* TEXT PROVIDED
## START

For Christians, this message emerges clearly in the pages of The Empty Church: The Suicide of Liberal Christianity (New York: The Free Press, c. 1996), by Thomas C. Reeves. A professor of history at the University of Wisconsin-Parkside, as well as Senior Fellow at the Wisconsin Policy Research Institute, Reeves is also an actively involved Episcopalian layman who is distressed at the plight of his own church. He’s further concerned, as a historian, because, as Alexis de Tocqueville noted, in Democracy in America, “There is hardly any human action, however particular it may be, that does not originate in some very general idea men have conceived of the Deity, of his relation to mankind, of the nature of their own souls, and of their duties to their fellow creatures. Nor can anything prevent these ideas from being the common spring from which all the rest emanates” (quoted on p. x). The condition of the churches, underlying the nation’s spiritual superstructure.
Thus Reeves worries not only about the mainline churches, whose atrophy he documents. He’s concerned for generations to come. In distressing ways, the mainline churches–the American Baptists, Disciples of Christ, Episcopalians, Evangelical Lutherans, Presbyterians (USA), the United Church of Christ., and the United Methodists, the “seven sisters” of American Protestantism–appear hopelessly lost. For one thing, they’ve dramatically lost members–Methodists alone have watched 1,000 members a week depart for 30 years. While common folks vacate the pews, denominational elites persistently pursue policies which drive them away! For example, the United Methodist Board for Church and Society spent (in 199S) $2.5 million to subsidize a staff of 40 folks in Washington, D.C., who, “‘Like fossils trapped in amber” boldly champion “yesterdays’ causes by calling for an unlimited welfare state, praising Fidel Castro’s Cuba, urging global U.S. military withdrawal, bemoaning the revival of free market economics, and affirming, of all things, the sexual revolution”‘ (pp. 14-15).
As in so many other areas, the transformation of the mainline churches appeared in the 196O’s. Before that decade, old-line “liberal” churches continued to function nicely and retain their members’ loyalties. Between 1965 and 1975, however, a precipitous decline occurred. The “hippies” and anti-war protesters in the streets had their counterparts (or compatriots) in seminary halls and denominational headquarters. The struggle for civil rights in the broader culture also elicited a strong commitment to racial justice in mainline churches. As the Martin Luther King Jr. approach to racial justice waned, however, more militant spokesmen made their case. “Black Power” militants like James Foreman issued manifestos and demanded “reparations” from mainline churches. Mainliners, while rarely granting the funds demanded, philosophically acquiesced to the accusations! A World Council of Churches conference, “chaired by the Democratic Senator George McGovern, urged church support for ‘guerrilla fighters’ and ‘resistance movements, including revolutions, which are aimed at the elimination of political or economic tyranny that makes racism possible”‘ (p. 139). McGovern soon ran for President, and while losing the election permanently transformed the very nature of the Democratic Party. His supporters, when they turned to the churches, did much the same, re-molding them into social reform pressure-groups, intent on imposing their ideals wherever opportunities allowed.

## END

* RECORD SET
## START

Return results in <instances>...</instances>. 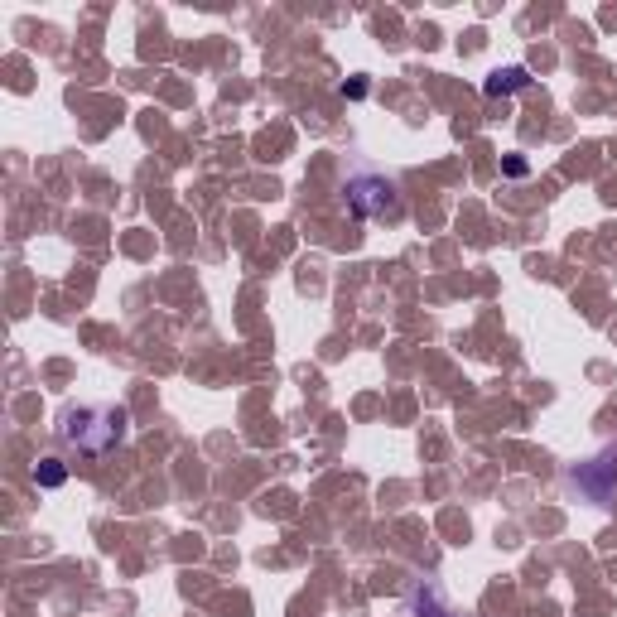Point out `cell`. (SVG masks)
I'll list each match as a JSON object with an SVG mask.
<instances>
[{"instance_id": "6da1fadb", "label": "cell", "mask_w": 617, "mask_h": 617, "mask_svg": "<svg viewBox=\"0 0 617 617\" xmlns=\"http://www.w3.org/2000/svg\"><path fill=\"white\" fill-rule=\"evenodd\" d=\"M63 439L78 454H92V458L111 454L126 439V410L121 405H78V410L63 415Z\"/></svg>"}, {"instance_id": "7a4b0ae2", "label": "cell", "mask_w": 617, "mask_h": 617, "mask_svg": "<svg viewBox=\"0 0 617 617\" xmlns=\"http://www.w3.org/2000/svg\"><path fill=\"white\" fill-rule=\"evenodd\" d=\"M348 203L357 217H396L401 213V193L381 174H352L348 179Z\"/></svg>"}, {"instance_id": "3957f363", "label": "cell", "mask_w": 617, "mask_h": 617, "mask_svg": "<svg viewBox=\"0 0 617 617\" xmlns=\"http://www.w3.org/2000/svg\"><path fill=\"white\" fill-rule=\"evenodd\" d=\"M569 483L579 487L593 507H608V497L617 492V444L603 449L598 458H589V463H579V468L569 473Z\"/></svg>"}, {"instance_id": "277c9868", "label": "cell", "mask_w": 617, "mask_h": 617, "mask_svg": "<svg viewBox=\"0 0 617 617\" xmlns=\"http://www.w3.org/2000/svg\"><path fill=\"white\" fill-rule=\"evenodd\" d=\"M521 87H531V73H526L521 63H511V68H497V73H487V82H483L487 97H511V92H521Z\"/></svg>"}, {"instance_id": "5b68a950", "label": "cell", "mask_w": 617, "mask_h": 617, "mask_svg": "<svg viewBox=\"0 0 617 617\" xmlns=\"http://www.w3.org/2000/svg\"><path fill=\"white\" fill-rule=\"evenodd\" d=\"M63 478H68V468H63L58 458H44V463L34 468V483L39 487H63Z\"/></svg>"}, {"instance_id": "8992f818", "label": "cell", "mask_w": 617, "mask_h": 617, "mask_svg": "<svg viewBox=\"0 0 617 617\" xmlns=\"http://www.w3.org/2000/svg\"><path fill=\"white\" fill-rule=\"evenodd\" d=\"M415 608H420V617H454L449 608H439V598H434L430 589H420V593H415Z\"/></svg>"}, {"instance_id": "52a82bcc", "label": "cell", "mask_w": 617, "mask_h": 617, "mask_svg": "<svg viewBox=\"0 0 617 617\" xmlns=\"http://www.w3.org/2000/svg\"><path fill=\"white\" fill-rule=\"evenodd\" d=\"M502 174H507V179H526V174H531V164L521 160V155H507V160H502Z\"/></svg>"}, {"instance_id": "ba28073f", "label": "cell", "mask_w": 617, "mask_h": 617, "mask_svg": "<svg viewBox=\"0 0 617 617\" xmlns=\"http://www.w3.org/2000/svg\"><path fill=\"white\" fill-rule=\"evenodd\" d=\"M343 97H352V102H357V97H367V82L357 78V82H343Z\"/></svg>"}]
</instances>
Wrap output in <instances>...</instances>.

## END

* TASK SET
[1] In the passage on the decline of the mainline churches, how many Methodist members left each week, and for how long?
[2] Carry the passage on the decline of the mainline churches forward, beginning after its final sentence.

* RESPONSES PER TASK
[1] About 1,000 members a week for 30 years.

[2]
Walking through doors opened by racial minorities’ civil rights’ claims, women also demanded clergy positions historically reserved for men. For three decades, Liberal churches sought to avoid any stigma of “sexism” or “fundamentalism” and thus carried the torch for women’s ordination. By 1980, radical feminists pushed for “unisex” language and successfully engineered “inclusive language” translations of Scripture, hymns and liturgy. Soon God was addressed as “Mother,” and many activists objected to Jesus being called the “Son of God.” In time, , “In 1984, the Episcopal Cathedral of St. John the Divine in New York City displayed a four-foot bronze statue of the Crucifixion featuring a Christa, not the Christus, complete with undraped breasts and rounded hips” (p. 148).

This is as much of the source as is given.